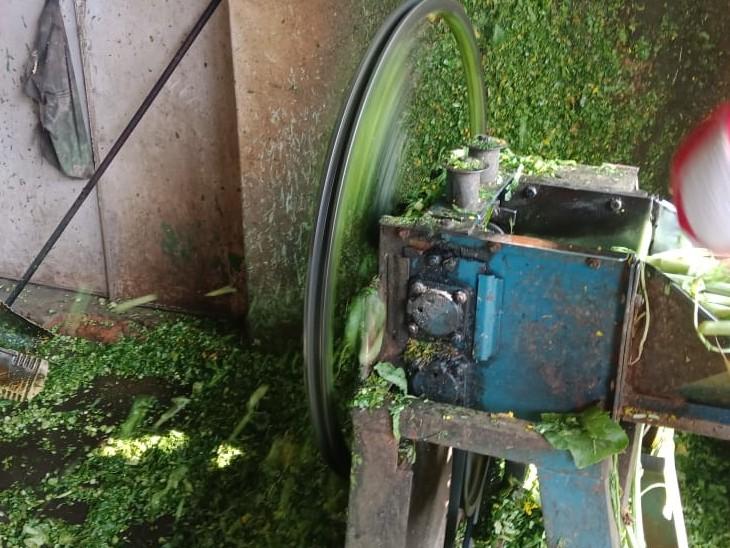 हरे चारा काटने की मशीन बाजार में सुबह से चलती रही।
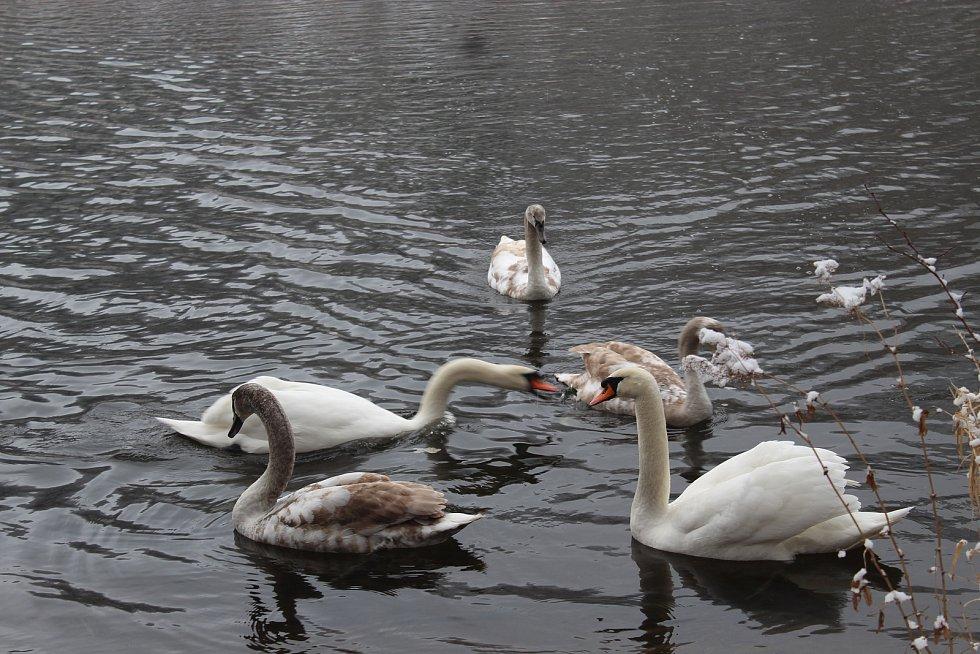 Kvůli ptačí chřipce dnes sčítali ve Štěpánově nad Svratkou domácí drůbež, okrasné ptactvo a jiné opeřence. Do vyhlášeného desetikilometrového ochranného pásma spadá i přečerpávací vodní nádrž ve Víru, kde se po hladině pohybují kachny, labutě a další voln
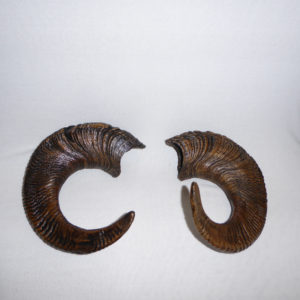 bighorn sheep horns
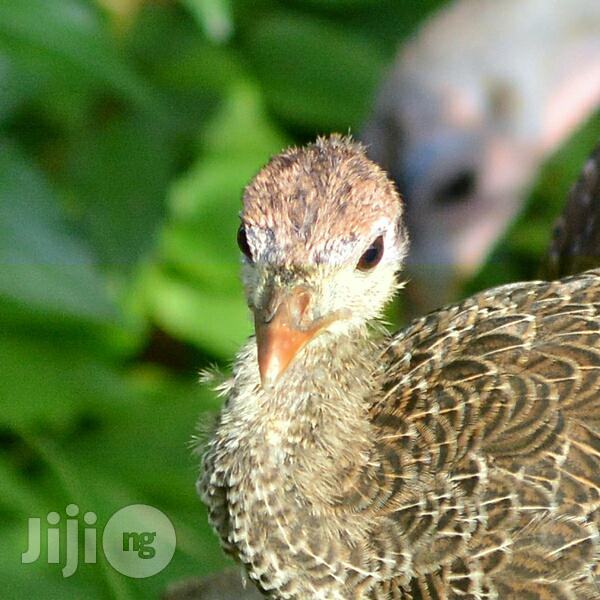 Adult Turkeys Available for Sale in Badagry | Livestock & Poultry for sale in Badagry, Lagos State, Nigeria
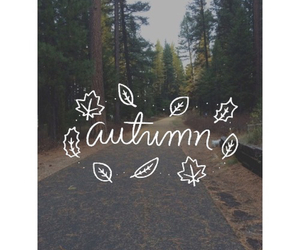 autumn, trees, and beauty image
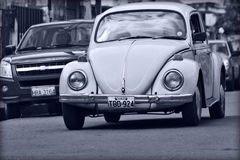 Volkswagen Beetle Monochrome Royalty Free Stock Photography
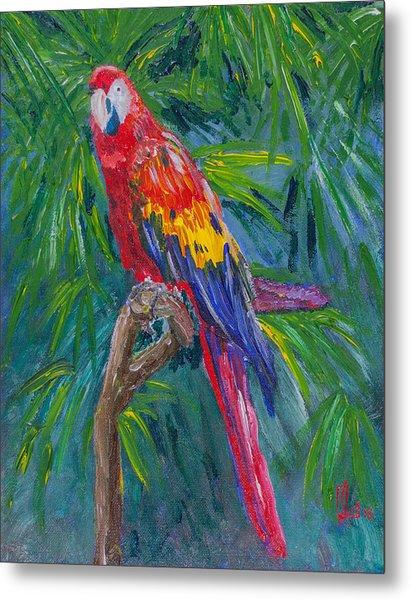 Proud Parrot Metal Print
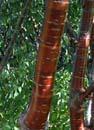 Cherry paperbark Prunus serrula
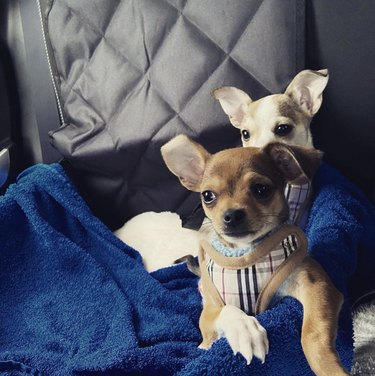 two dogs in same car seat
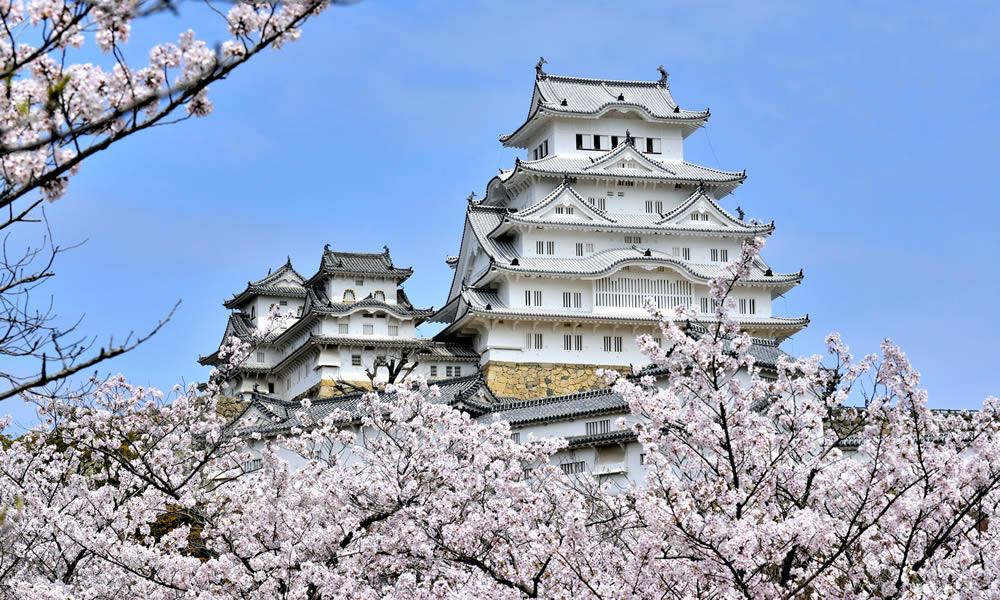 桜はまるで歴史の傍観者? おすすめのお城を彩るお花見スポットはココ!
⁂
[WHAT TO DO] For each record, return its text exactly and leave any picture out.

[RESPONSE BELOW]
 हरे चारा काटने की मशीन बाजार में सुबह से चलती रही।
 Kvůli ptačí chřipce dnes sčítali ve Štěpánově nad Svratkou domácí drůbež, okrasné ptactvo a jiné opeřence. Do vyhlášeného desetikilometrového ochranného pásma spadá i přečerpávací vodní nádrž ve Víru, kde se po hladině pohybují kachny, labutě a další voln
 bighorn sheep horns
 Adult Turkeys Available for Sale in Badagry | Livestock & Poultry for sale in Badagry, Lagos State, Nigeria
 autumn, trees, and beauty image
 Volkswagen Beetle Monochrome Royalty Free Stock Photography
 Proud Parrot Metal Print
 Cherry paperbark Prunus serrula
 two dogs in same car seat
 桜はまるで歴史の傍観者? おすすめのお城を彩るお花見スポットはココ!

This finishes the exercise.